Check every line of the data below for "States". Copy each one that has it.
☆ ☆ ☆ ☆ ☆
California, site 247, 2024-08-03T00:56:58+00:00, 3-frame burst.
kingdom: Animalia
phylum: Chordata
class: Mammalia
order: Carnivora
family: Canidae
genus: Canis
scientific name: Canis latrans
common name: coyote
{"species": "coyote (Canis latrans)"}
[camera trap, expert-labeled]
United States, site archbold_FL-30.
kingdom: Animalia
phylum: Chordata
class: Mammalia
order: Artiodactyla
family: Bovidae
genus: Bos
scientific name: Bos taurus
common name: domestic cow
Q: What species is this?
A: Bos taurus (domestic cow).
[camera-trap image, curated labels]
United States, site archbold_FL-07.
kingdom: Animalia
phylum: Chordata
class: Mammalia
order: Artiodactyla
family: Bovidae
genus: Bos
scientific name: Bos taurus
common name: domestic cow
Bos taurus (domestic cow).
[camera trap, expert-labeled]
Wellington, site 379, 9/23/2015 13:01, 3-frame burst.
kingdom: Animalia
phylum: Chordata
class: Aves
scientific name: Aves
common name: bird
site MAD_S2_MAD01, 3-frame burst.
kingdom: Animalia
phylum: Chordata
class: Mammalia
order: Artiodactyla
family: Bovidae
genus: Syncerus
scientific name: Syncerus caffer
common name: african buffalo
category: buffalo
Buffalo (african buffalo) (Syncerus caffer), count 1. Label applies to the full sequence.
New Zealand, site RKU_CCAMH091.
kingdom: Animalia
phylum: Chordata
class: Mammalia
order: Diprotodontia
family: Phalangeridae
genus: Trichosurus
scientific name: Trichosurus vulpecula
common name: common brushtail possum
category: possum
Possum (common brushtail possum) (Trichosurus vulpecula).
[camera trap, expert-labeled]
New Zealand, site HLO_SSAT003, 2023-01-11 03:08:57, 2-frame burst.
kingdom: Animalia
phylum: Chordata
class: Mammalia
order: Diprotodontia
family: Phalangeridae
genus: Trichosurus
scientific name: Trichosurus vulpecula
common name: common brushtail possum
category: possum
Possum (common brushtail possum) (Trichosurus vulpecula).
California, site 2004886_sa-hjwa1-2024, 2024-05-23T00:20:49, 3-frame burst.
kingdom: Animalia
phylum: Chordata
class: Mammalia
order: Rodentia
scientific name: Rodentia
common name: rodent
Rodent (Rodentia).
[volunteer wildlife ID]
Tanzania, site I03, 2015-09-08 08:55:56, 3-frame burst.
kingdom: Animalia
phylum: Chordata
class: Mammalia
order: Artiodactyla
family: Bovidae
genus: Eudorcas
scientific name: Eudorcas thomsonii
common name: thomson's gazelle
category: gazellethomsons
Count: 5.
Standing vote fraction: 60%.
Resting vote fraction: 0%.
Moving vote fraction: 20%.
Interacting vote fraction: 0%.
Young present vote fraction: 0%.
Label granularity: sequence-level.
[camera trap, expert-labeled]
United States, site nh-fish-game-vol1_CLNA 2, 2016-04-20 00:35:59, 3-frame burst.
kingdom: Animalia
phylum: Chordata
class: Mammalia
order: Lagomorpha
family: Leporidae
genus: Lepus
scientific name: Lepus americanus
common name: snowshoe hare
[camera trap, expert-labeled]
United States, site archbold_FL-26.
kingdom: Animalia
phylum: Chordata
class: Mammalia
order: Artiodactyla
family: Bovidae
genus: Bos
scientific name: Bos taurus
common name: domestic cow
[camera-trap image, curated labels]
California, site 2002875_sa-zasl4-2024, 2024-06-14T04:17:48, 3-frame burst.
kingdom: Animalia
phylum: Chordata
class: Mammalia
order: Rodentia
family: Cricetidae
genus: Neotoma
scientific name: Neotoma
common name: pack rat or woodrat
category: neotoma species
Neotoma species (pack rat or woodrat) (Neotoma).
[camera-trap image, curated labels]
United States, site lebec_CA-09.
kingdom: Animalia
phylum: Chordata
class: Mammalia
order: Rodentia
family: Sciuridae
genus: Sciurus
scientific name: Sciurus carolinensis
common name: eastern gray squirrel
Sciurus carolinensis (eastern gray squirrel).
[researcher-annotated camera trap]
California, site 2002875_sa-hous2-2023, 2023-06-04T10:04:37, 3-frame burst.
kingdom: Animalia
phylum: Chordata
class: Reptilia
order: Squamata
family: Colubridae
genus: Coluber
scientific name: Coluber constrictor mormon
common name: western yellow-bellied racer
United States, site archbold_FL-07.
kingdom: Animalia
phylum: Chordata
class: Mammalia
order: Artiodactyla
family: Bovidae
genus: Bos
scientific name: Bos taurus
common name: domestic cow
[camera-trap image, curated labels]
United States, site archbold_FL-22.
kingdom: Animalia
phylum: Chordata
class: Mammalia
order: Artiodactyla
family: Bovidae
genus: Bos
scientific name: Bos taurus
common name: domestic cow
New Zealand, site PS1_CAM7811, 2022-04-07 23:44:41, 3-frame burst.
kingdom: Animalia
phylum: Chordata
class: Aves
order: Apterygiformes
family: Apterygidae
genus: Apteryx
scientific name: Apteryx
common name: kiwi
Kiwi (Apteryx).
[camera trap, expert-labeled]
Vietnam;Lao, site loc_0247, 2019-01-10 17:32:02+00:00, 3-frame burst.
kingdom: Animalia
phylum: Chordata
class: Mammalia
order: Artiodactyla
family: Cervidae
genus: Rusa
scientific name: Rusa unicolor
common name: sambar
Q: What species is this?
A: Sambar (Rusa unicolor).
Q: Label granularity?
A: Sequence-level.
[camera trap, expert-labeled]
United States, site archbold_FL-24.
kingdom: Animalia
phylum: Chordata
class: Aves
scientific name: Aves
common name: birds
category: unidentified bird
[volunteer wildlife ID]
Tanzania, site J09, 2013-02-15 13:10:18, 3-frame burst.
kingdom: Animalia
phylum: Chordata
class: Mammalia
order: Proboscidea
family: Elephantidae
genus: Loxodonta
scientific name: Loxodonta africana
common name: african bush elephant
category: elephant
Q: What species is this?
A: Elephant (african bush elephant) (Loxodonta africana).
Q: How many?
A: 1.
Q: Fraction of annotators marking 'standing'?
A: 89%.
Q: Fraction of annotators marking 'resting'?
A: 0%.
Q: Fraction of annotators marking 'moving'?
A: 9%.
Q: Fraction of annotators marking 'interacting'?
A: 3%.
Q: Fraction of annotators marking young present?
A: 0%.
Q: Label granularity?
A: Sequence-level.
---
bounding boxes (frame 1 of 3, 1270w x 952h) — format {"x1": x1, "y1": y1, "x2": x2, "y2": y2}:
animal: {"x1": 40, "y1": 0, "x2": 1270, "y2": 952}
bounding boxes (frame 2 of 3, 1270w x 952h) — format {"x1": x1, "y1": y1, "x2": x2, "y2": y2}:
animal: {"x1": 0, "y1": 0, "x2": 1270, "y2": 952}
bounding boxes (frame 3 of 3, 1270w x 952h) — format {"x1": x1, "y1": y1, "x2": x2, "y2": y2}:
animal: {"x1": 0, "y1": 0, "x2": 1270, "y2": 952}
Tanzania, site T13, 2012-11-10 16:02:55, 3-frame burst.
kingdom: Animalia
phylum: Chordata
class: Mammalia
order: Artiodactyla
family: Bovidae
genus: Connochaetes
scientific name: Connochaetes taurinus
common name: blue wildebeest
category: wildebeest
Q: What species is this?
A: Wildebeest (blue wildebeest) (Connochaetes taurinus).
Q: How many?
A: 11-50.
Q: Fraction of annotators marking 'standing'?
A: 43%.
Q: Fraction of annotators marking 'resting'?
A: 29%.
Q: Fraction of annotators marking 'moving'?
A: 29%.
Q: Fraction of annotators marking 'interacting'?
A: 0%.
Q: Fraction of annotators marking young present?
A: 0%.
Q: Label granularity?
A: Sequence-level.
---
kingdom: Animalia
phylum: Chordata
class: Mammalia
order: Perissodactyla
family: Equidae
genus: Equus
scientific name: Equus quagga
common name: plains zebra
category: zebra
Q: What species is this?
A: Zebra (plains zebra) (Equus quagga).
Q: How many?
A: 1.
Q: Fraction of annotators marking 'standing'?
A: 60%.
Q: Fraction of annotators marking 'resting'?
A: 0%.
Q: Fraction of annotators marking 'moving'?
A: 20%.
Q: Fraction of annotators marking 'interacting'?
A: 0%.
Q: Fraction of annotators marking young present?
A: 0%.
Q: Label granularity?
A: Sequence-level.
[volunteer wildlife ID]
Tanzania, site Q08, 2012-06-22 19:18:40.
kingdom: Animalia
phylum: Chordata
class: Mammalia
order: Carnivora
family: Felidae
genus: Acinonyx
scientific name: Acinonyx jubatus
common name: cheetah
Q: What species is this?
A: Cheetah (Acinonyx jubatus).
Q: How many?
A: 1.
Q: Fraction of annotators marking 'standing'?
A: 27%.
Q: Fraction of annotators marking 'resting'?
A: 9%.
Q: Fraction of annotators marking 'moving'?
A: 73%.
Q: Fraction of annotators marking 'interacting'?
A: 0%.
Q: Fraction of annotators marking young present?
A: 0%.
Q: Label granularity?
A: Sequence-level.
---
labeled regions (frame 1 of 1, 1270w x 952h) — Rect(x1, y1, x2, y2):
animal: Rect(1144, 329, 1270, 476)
☆ ☆ ☆ ☆ ☆
Output below:
United States, site archbold_FL-30.
United States, site archbold_FL-07.
United States, site nh-fish-game-vol1_CLNA 2, 2016-04-20 00:35:59, 3-frame burst.
United States, site archbold_FL-26.
United States, site lebec_CA-09.
United States, site archbold_FL-07.
United States, site archbold_FL-22.
United States, site archbold_FL-24.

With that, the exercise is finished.